From 10af44abbaf037cc6c7c06586aed110772e53125 Mon Sep 17 00:00:00 2001
From: Megvii Engine Team <megengine@megvii.com>
Date: Thu, 14 Oct 2021 16:59:22 +0800
Subject: [PATCH] fix(dnn/cuda): fix cudnn conv impl for nchw4_nchw hybrid
 layout

the conv_bias algo *_IMPLICIT_GEMM in cudnn less than 8.0.0 is disabled due to the incorrect result for int8x4->f32 configs

GitOrigin-RevId: 7cc52d0a85c5ba345af52c61534e7e82f42cc088
---
 dnn/src/cuda/conv_bias/cudnn_conv_bias_activation.cpp | 10 ++++++----
 dnn/test/cuda/conv_bias.cpp                           | 10 +++-------
 2 files changed, 9 insertions(+), 11 deletions(-)
diff --git a/dnn/src/cuda/conv_bias/cudnn_conv_bias_activation.cpp b/dnn/src/cuda/conv_bias/cudnn_conv_bias_activation.cpp
index 6d86a49e5..417839ff8 100644
--- a/dnn/src/cuda/conv_bias/cudnn_conv_bias_activation.cpp
+++ b/dnn/src/cuda/conv_bias/cudnn_conv_bias_activation.cpp
@@ -73,10 +73,12 @@ bool ConvBiasForwardImpl::AlgoCUDNNConvBiasActivation::is_available(
         return false;
     }
 
-    //! FIXME: conv kernel of cudnn for NCHW4_NCHW tensor format causes illegal
-    //! memory access errors, so we have to disable this kernel here.

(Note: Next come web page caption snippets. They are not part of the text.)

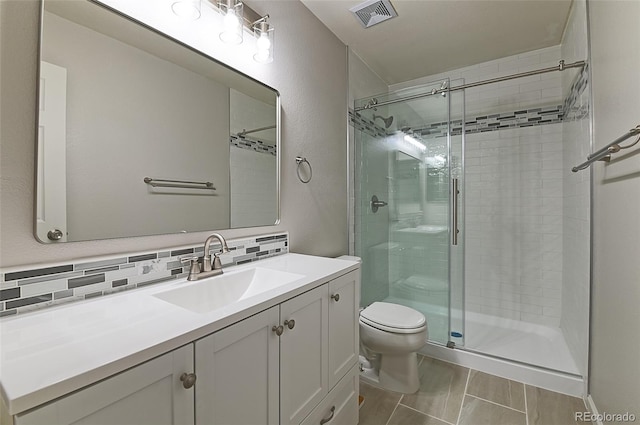 bathroom with an enclosed shower, vanity, toilet, and decorative backsplash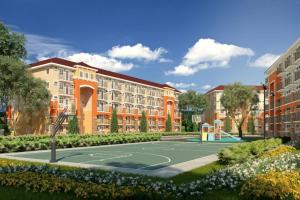 an architectural rendering of an apartment complex with a basketball court at AiPad Condo Rentals in Davao City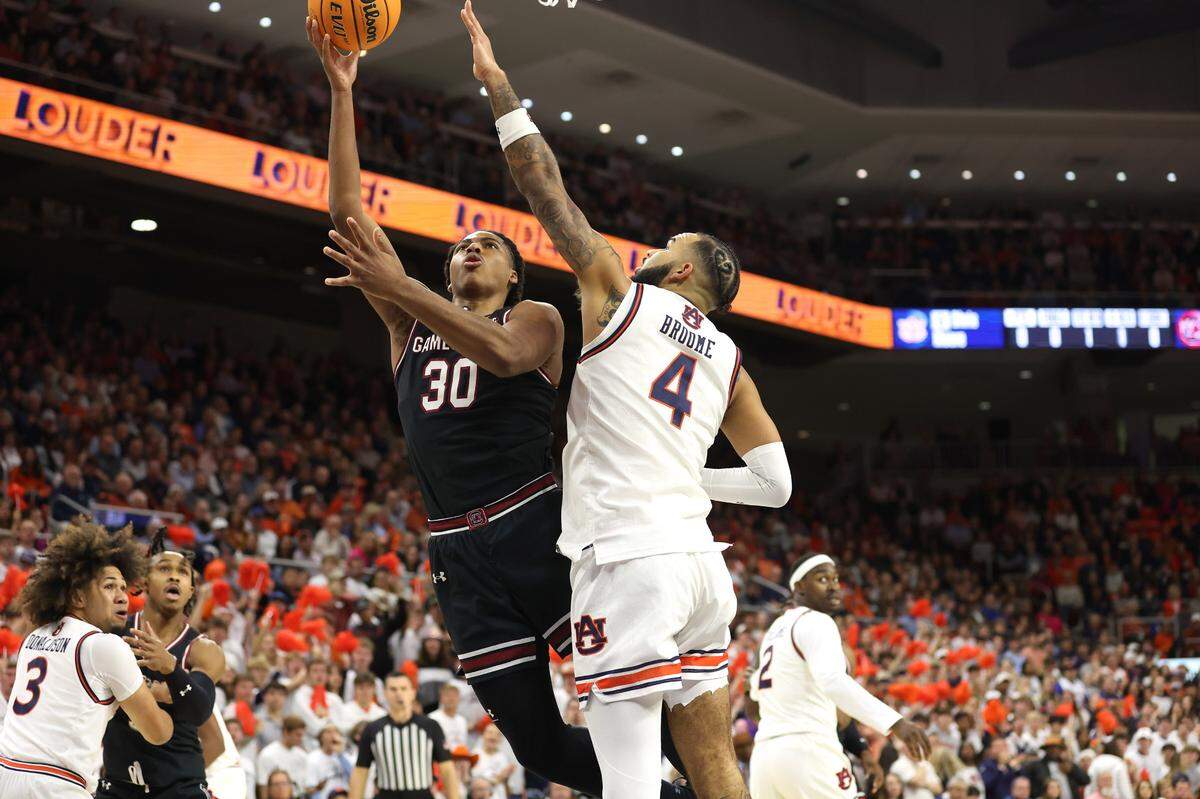Feb 14, 2024; Auburn, Alabama, USA; South Carolina Gamecocks forward Collin Murray-Boyles (30) takes a shot as Auburn Tigers forward Johni Broome (4) defends during the first half at Neville Arena. Mandatory Credit: John Reed-USA TODAY Sports
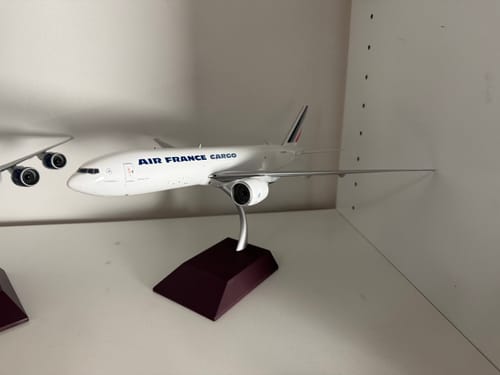 Customer's Gemini200 Air France Cargo 777F die-cast model airplane displayed on its stand on a shelf.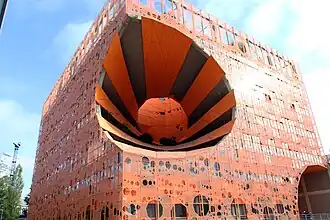 An orange multi-story building with a central open space and a perforated aluminum facade. It resembles a block of cheese with holes.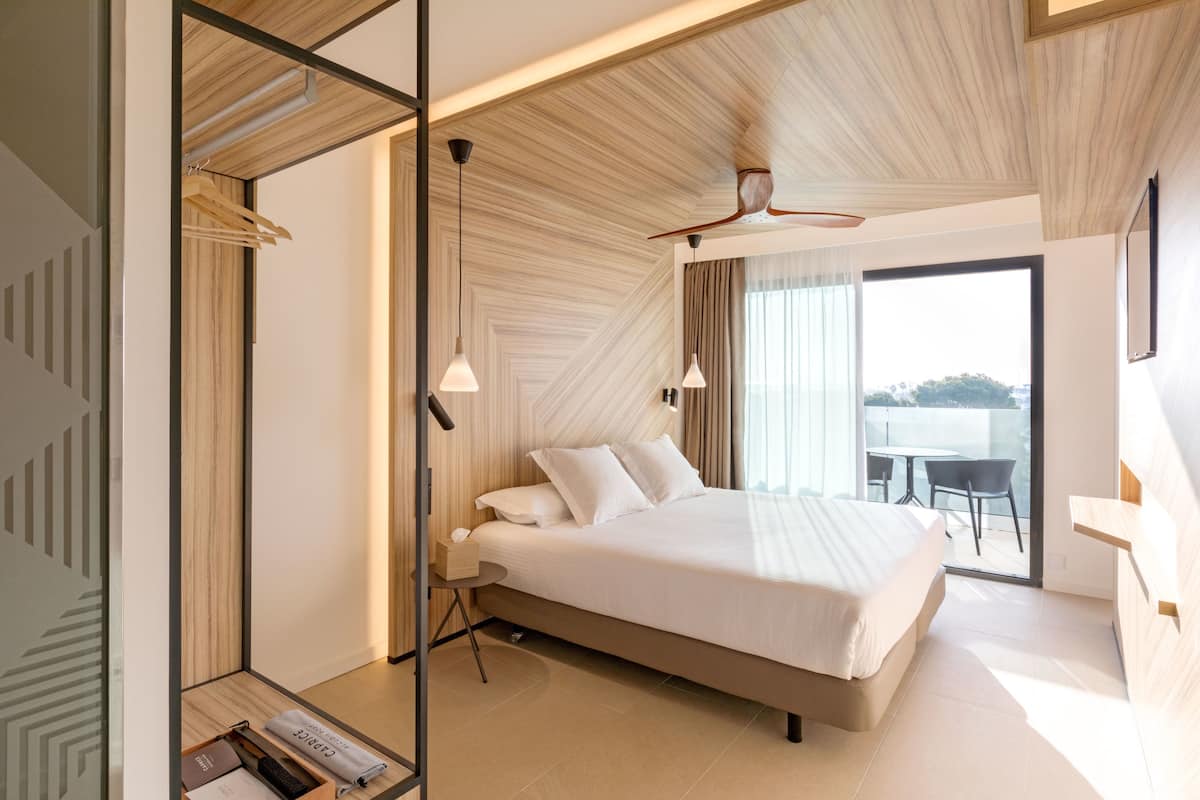 A modern hotel room with a large bed, a small side table, a ceiling fan, and a view of the outdoors through a large window.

-    if (param.format == param::ConvBias::Format::NCHW4_NCHW ||
-        param.format == param::ConvBias::Format::NCHW4_NCHW32 ||
+#if CUDNN_MAJOR < 8
+    if (m_cudnn_enum == CUDNN_CONVOLUTION_FWD_ALGO_IMPLICIT_GEMM &&
+        param.format == param::ConvBias::Format::NCHW4_NCHW)
+        return false;
+#endif
+    if (param.format == param::ConvBias::Format::NCHW4_NCHW32 ||
         param.format == param::ConvBias::Format::NCHW32_NCHW4)
         return false;
     if (param.format == param::ConvBias::Format::NCHW &&
diff --git a/dnn/test/cuda/conv_bias.cpp b/dnn/test/cuda/conv_bias.cpp
index 5d6ca313e..693041a6d 100644
--- a/dnn/test/cuda/conv_bias.cpp
+++ b/dnn/test/cuda/conv_bias.cpp
@@ -571,9 +571,6 @@ TEST_F(CUDA, CONV_BIAS_FORWARD_NCHW4) {
     checker.exec({{1, 4, 2, 2, 4}, {16, 4, 3, 3, 4}, {1, 4, 1, 1, 4}, {}, {}});
 }
 
-//! FIXME: conv kernel of cudnn for NCHW4_NCHW tensor format causes illegal
-//! memory access errors, so we have to disable this test here.
-#if 0
 TEST_F(CUDA, CONV_BIAS_FORWARD_NCHW4_NCHW) {
     require_compute_capability(6, 1);
     using namespace conv_bias;
@@ -600,8 +597,9 @@ TEST_F(CUDA, CONV_BIAS_FORWARD_NCHW4_NCHW) {
     auto run = [&](const TensorShapeArray& shapes) {
         opr->param() = param;
         TensorLayout dst_layout;
-        opr->deduce_layout({shapes[0], dtype::Float32()},
-                           {shapes[1], dtype::Float32()}, {}, {}, dst_layout);
+        opr->deduce_layout(
+                {shapes[0], dtype::Float32()}, {shapes[1], dtype::Float32()}, {}, {},
+                dst_layout);
         checker.execs({shapes[0], shapes[1], shapes[2], dst_layout, {}});
     };
 
@@ -631,8 +629,6 @@ TEST_F(CUDA, CONV_BIAS_FORWARD_NCHW4_NCHW) {
 }
 #endif
 
-#endif
-
 TEST_F(CUDA, CONV_BIAS_FORWARD_CHANWISE) {
     Checker<ConvBiasForward> checker(handle_cuda());
     std::vector<TestArg> args = get_chanwise_args();
-- 
GitLab